Dear all,
Below you can see a sketch, it works well but after some days it crashes, it stops to work. Then after turning off and on the device it re-start to work. I don't undestand where is the problem. Can you help me?
/*
* HID RFID Reader Wiegand Interface for Arduino Uno
* Written by Daniel Smith, 2012.01.30
* Modified by F.A.N. 2013
* www.pagemac.com
*
* This program will decode the wiegand data from a HID RFID Reader (or, theoretically,
* any other device that outputs weigand data).
* The Wiegand interface has two data lines, DATA0 and DATA1. These lines are normall held
* high at 5V. When a 0 is sent, DATA0 drops to 0V for a few us. When a 1 is sent, DATA1 drops
* to 0V for a few us. There is usually a few ms between the pulses.
*
* Your reader should have at least 4 connections (some readers have more). Connect the Red wire
* to 5V. Connect the black to ground. Connect the green wire (DATA0) to Digital Pin 2 (INT0).
* Connect the white wire (DATA1) to Digital Pin 3 (INT1). That's it!
*
* Operation is simple - each of the data lines are connected to hardware interrupt lines. When
* one drops low, an interrupt routine is called and some bits are flipped. After some time of
* of not receiving any bits, the Arduino will decode the data. I've only added the 26 bit and
* 35 bit formats, but you can easily add more.
*
* f.a.n.= I've added some functions to send output in clock/data format using PIN 4 and PIN 5.
*/
#define MAX_BITS 100 // max number of bits
#define WEIGAND_WAIT_TIME 3000 // time to wait for another weigand pulse.
# define MAX_DIGIT_FCC 4
# define MAX_DIGIT_CC 9
unsigned char databits[MAX_BITS]; // stores all of the data bits
unsigned char bitCount; // number of bits currently captured
unsigned char flagDone; // goes low when data is currently being captured
unsigned int weigand_counter; // countdown until we assume there are no more bits
unsigned long facilityCode=0; // decoded facility code
unsigned long cardCode=0; // decoded card code
byte code_byte[32];
int length;
const int clock = 4; // CLOCK
const int data = 5; // DATA
// interrupt that happens when INTO goes low (0 bit)
void ISR_INT0()
{
//Serial.print("0");
bitCount++;
flagDone = 0;
weigand_counter = WEIGAND_WAIT_TIME;
}
// interrupt that happens when INT1 goes low (1 bit)
void ISR_INT1()
{
//Serial.print("1");
databits[bitCount] = 1;
bitCount++;
flagDone = 0;
weigand_counter = WEIGAND_WAIT_TIME;
}
void setup()

▶ [STORED RECORDS]
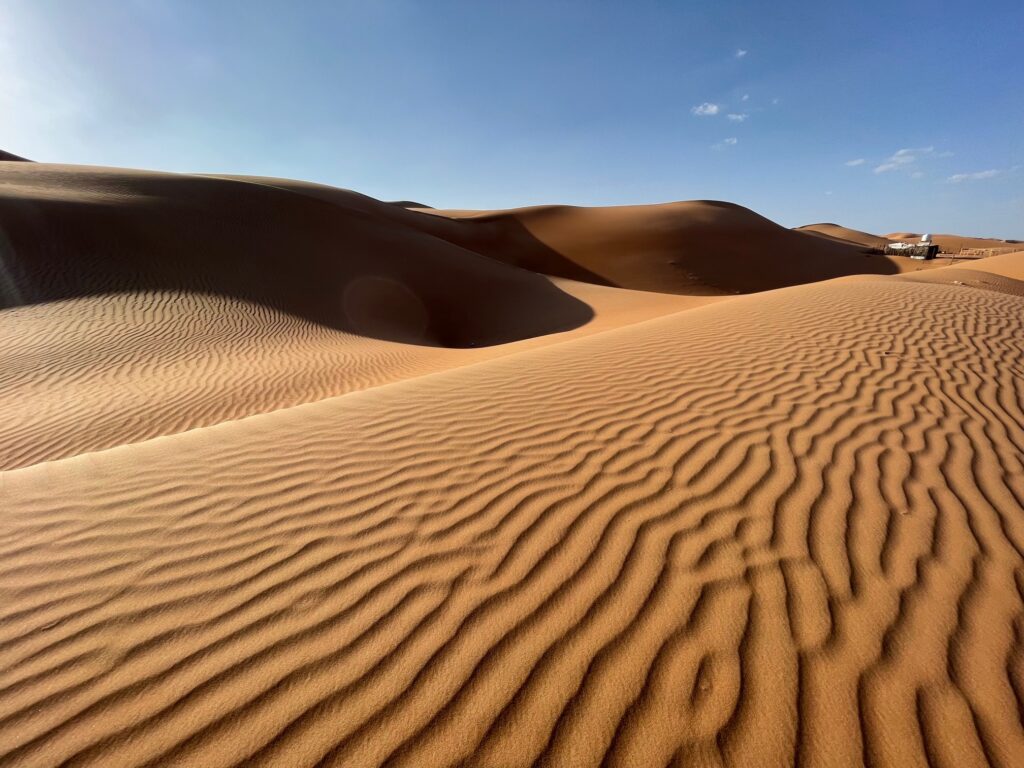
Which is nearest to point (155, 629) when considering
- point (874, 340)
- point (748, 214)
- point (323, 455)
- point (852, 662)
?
==
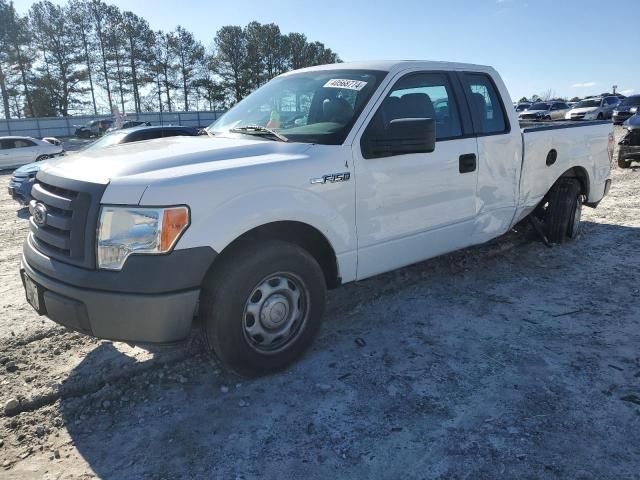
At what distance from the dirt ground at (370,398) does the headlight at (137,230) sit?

▶ [LIST OF TASKS]
A: List every constant that the Arduino Wiegand forum post defines with a #define line.
B: Translate this sentence from the Arduino Wiegand forum post into Spanish: "The Wiegand interface has two data lines, DATA0 and DATA1."
C: Write the next part of the Arduino Wiegand reader sketch in the forum post, picking up right after its last line.

▶ [RESULTS OF THE EXERCISE]
A:
MAX_BITS
WEIGAND_WAIT_TIME
MAX_DIGIT_FCC
MAX_DIGIT_CC

B: La interfaz Wiegand tiene dos líneas de datos, DATA0 y DATA1.

C:
{
pinMode(13, OUTPUT); // LED
pinMode(2, INPUT); // DATA0 (INT0)
pinMode(3, INPUT); // DATA1 (INT1)
Serial.begin(9600);
Serial.println("RFID Readers");
// binds the ISR functions to the falling edge of INTO and INT1
attachInterrupt(0, ISR_INT0, FALLING);
attachInterrupt(1, ISR_INT1, FALLING);
pinMode(clock, OUTPUT);
pinMode(data, OUTPUT);
weigand_counter = WEIGAND_WAIT_TIME;
}
void loop()
{
// This waits to make sure that there have been no more data pulses before processing data
if (!flagDone) {
if (--weigand_counter == 0)
flagDone = 1;
}
// if we have bits and we the weigand counter went out
if (bitCount > 0 && flagDone) {
unsigned char i;
Serial.print("Read ");
Serial.print(bitCount);
Serial.print(" bits. ");
// we will decode the bits differently depending on how many bits we have
// see www.pagemac.com/azure/data_formats.php for mor info
if (bitCount == 35)
{
// 35 bit HID Corporate 1000 format
// facility code = bits 2 to 14
for (i=2; i<14; i++)
{
facilityCode <<=1;
facilityCode |= databits[i];
}
// card code = bits 15 to 34
for (i=14; i<34; i++)
{
cardCode <<=1;
cardCode |= databits[i];
}
printBits();
}
else if (bitCount == 26)
{
// standard 26 bit format
// facility code = bits 2 to 9
for (i=1; i<9; i++)
{
facilityCode <<=1;
facilityCode |= databits[i];
}
// card code = bits 10 to 23
for (i=9; i<25; i++)
{
cardCode <<=1;
cardCode |= databits[i];
}
printBits();
}
else {
// you can add other formats if you want!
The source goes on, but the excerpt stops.